Last week, Atlanta Mayor Kasim Reed cited the need to use hard and soft politics in governing the city. "We are making hard decisions again and again that allow us to show compassion," the Democrat told a luncheon held by the Atlanta Press Club. "Because you can't help other people if you're broke yourself."
The Republican congressional leadership might consider the use of hard and soft politics.
Currently, they are tagged as playing hard politics (making tough decisions that are not pleasant), while President Obama is practicing soft politics. He wants to overspend today, to be compassionate.
We all want to be compassionate. The question is, which path is sustainable? Reed is right; you can't help others if you are broke.
The U.S. government needs to get its fiscal house in order.

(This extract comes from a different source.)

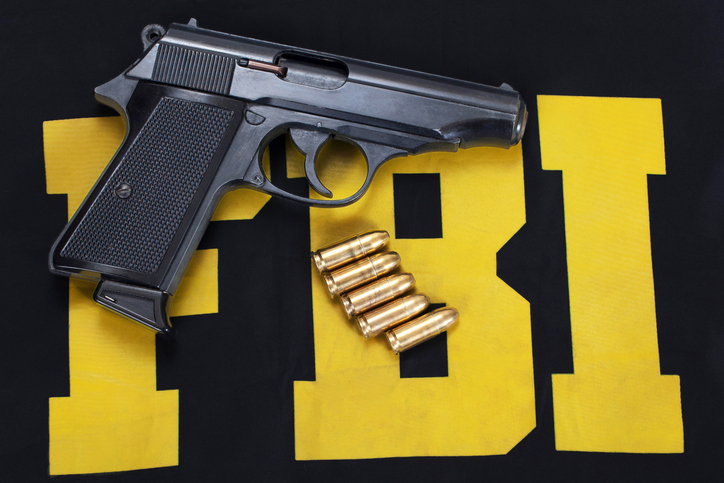 FBI concept with handgun and ammunition on black uniform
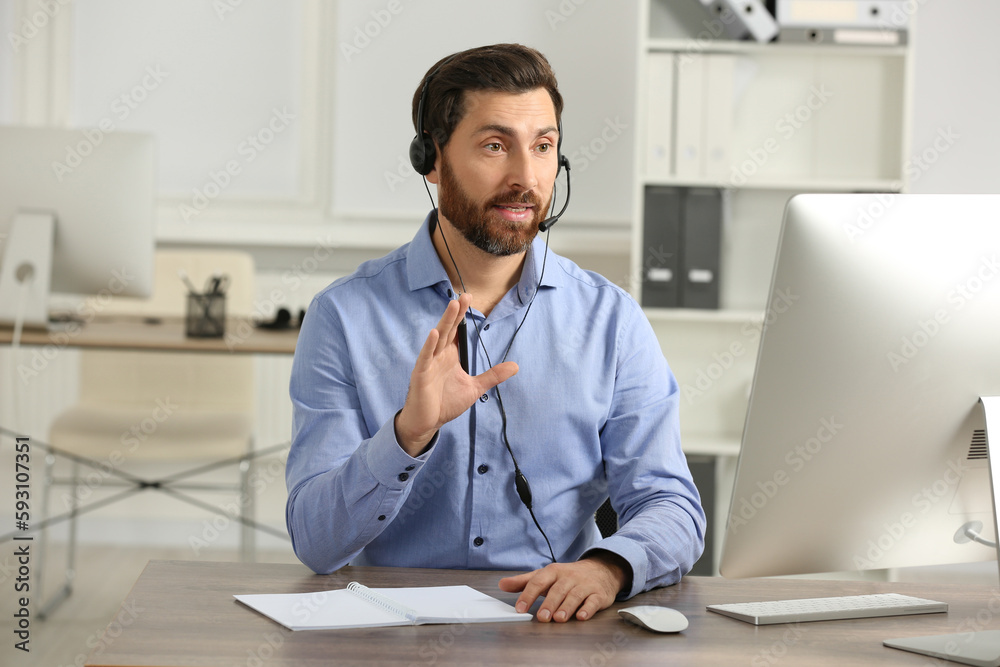 Hotline operator with headset working in office Hotline operator with headset working in office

This is the core of the ongoing argument between congressional Republicans and Obama and the Democratic Party.
Obama and the Democratic Party are winning the media war over the government budget by using rhetoric to obscure facts. They appear cheerful and compassionate, while painting the Republicans as mean-spirited grumblers. For example, last Monday, Obama told reporters at the White House, "Over the past two years, I've signed into law about $1.4 trillion in spending cuts."
This might lead one to believe that government spending has gone down. Let's look at the numbers. The year before Obama took office, the federal government spent $3 trillion. During the first year of his administration, it spent $3.5 trillion. Last year, it spent $3.6 trillion. This year, it is on pace to spend $3.8 trillion.

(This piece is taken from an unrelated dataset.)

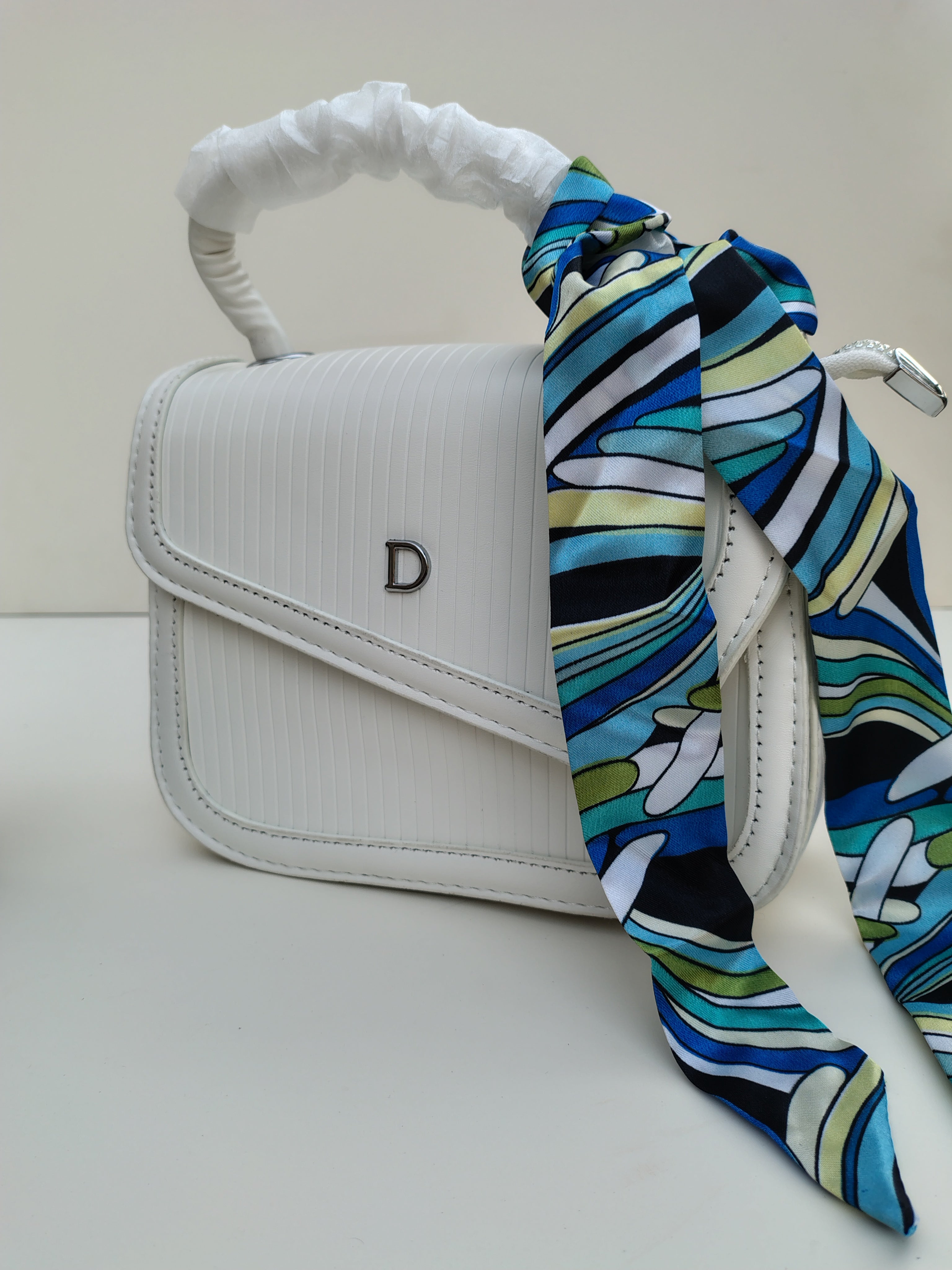 Classic White “D” Handbag – Minimalist Asymmetric Flap Design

Obama's 2013 budget request contains $3.8 trillion in spending.
That request represents a 28 percent increase in spending from what it was in 2008.
Fact one: We are spending more than we did last year and a great deal more than we did during the year before Obama took office.
Fact two: We are spending more than we take in every year, leading to a higher and higher debt. The total federal debt when Obama took office (the total amount of cumulative deficits and surpluses) was $10.6 trillion. Divided by the U.S. population, that's $35,000 of debt for every man, woman and child. At the end of last year, our debt had increased to $14.8 trillion, equating to $52,000 per man, woman and child. Obama's proposed budget for 2013 would lead to federal debt of $55,000 for every man, woman and child in the United States.